Muslim AfricaA deeper sense of Muslim Africa

Published 17 April 2017

Africa is home to nearly 30 percent of the world’s Muslims, but the role of Islam in allowing Africans to transcend parochial identities and differences has not been appreciated. “Africa has been represented in academia as well as in popular representations as a continent of warring tribes. Look at the coverage of Africa in most TV channels. It is most of the time about tribal conflicts. What I argue in my book is that large sections of West African peoples have, in the past and the present, proven their ability to transcend parochial identities and differences in a common cause and have indeed claimed their independence of thought and common destiny. More than anything else, this is embodied in a long literary tradition in the Arabic and in African languages written with the Arabic script,” says Harvard professor Ousmane Kane, author of Beyond Timbuktu: An Intellectual History of Muslim West Africa.

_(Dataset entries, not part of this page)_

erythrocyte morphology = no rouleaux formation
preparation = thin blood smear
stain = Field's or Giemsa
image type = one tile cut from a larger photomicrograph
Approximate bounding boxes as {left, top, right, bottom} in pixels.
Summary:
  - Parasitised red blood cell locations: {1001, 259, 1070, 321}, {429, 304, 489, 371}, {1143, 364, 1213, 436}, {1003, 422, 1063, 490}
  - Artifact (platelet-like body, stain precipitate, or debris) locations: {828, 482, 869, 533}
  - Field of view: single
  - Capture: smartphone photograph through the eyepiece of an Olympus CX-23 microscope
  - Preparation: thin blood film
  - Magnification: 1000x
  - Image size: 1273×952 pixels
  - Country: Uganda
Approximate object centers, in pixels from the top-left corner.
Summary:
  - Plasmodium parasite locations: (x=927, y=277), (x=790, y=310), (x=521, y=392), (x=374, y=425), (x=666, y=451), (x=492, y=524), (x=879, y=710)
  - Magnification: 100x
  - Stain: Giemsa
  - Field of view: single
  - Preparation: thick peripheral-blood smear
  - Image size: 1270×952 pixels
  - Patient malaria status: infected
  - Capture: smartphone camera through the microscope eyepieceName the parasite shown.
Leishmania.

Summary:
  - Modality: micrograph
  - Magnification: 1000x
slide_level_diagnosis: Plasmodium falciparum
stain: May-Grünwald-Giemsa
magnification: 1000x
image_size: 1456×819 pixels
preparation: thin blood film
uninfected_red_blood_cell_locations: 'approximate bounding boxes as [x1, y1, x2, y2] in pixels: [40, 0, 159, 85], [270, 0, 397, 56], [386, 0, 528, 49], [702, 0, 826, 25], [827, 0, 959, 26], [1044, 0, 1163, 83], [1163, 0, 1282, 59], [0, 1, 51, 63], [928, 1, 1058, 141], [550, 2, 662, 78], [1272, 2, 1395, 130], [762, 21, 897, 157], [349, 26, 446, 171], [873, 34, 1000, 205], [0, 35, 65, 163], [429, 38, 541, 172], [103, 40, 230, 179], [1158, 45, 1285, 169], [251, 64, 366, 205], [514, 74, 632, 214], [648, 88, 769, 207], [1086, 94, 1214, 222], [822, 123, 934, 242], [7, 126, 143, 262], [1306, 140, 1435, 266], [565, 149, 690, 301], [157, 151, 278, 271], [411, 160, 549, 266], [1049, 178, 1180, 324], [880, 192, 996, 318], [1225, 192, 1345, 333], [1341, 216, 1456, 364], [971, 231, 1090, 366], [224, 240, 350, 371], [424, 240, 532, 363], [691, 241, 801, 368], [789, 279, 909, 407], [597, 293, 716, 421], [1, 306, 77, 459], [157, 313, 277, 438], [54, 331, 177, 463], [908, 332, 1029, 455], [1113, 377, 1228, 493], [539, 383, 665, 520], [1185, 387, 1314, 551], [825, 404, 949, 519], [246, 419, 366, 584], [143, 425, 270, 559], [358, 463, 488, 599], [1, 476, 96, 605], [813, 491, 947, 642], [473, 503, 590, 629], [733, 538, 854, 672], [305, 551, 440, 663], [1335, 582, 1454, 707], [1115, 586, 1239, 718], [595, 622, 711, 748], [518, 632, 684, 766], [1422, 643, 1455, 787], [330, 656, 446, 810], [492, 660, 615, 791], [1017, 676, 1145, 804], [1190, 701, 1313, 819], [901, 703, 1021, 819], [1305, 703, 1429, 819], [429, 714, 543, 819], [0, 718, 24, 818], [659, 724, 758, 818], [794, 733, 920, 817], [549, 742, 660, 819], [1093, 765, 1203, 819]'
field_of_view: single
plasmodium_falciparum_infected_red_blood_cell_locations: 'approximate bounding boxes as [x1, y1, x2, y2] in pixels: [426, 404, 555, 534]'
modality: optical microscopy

Ousmane Kane, the Prince Alwaleed Bin Talal Professor of Contemporary Islamic Religion and Society and professor of Near Eastern Languages and Civilizations in the Harvard University’s Faculty of Arts and Sciences, earlier this month discussed his book, Beyond Timbuktu: An Intellectual History of Muslim West Africa, at Harvard’s Center for the Study of World Religions. The talk was co-sponsored by the Islam in Africa Speaker Series.

Kane delivered the keynote address  in February at the Divinity School conference Text, Knowledge, and Practice: The Meaning of Scholarship in Muslim Africa.

Liz Mineo of the Harvard Gazette interviewed Kane to illuminate the roots and influence of Islam in Africa, which is home to nearly 30 percent of the world’s Muslims.

Gazette: What is the most common misconception the West has about African Muslims?
Kane: Black Africa has been represented in academia as well as in popular representations as a continent of warring tribes. Look at the coverage of Africa in most TV channels. It is most of the time about tribal conflicts. What I argue in my book is that large sections of West African peoples have, in the past and the present, proven their ability to transcend parochial identities and differences in a common cause and have indeed claimed their independence of thought and common destiny. More than anything else, this is embodied in a long literary tradition in the Arabic and in African languages written with the Arabic script. Unfortunately, this literary tradition has been obscured by Western discourses of the past century that tended to represent black Africa essentially as a continent of orality. In doing so, these discourses have obscured its literary tradition.

Gazette: How did Islam spread from the Arabian Peninsula to the rest of Africa?
Kane: Islam has a very long history in Africa. In fact, it was introduced in the African continent even before it spread in Arabia, let alone the neighboring countries of the Arabian Peninsula. The prophet Muhammad sent dozens of his companions to Ethiopia before the beginning of the Muslim calendar. During the first century of the Muslim calendar, Islam spread from Egypt through the Red Sea and the East African coastal areas on one hand, and from Egypt across the desert to the rest of North Africa on the other hand. It is from North Africa that it was introduced to West Africa across the Sahara.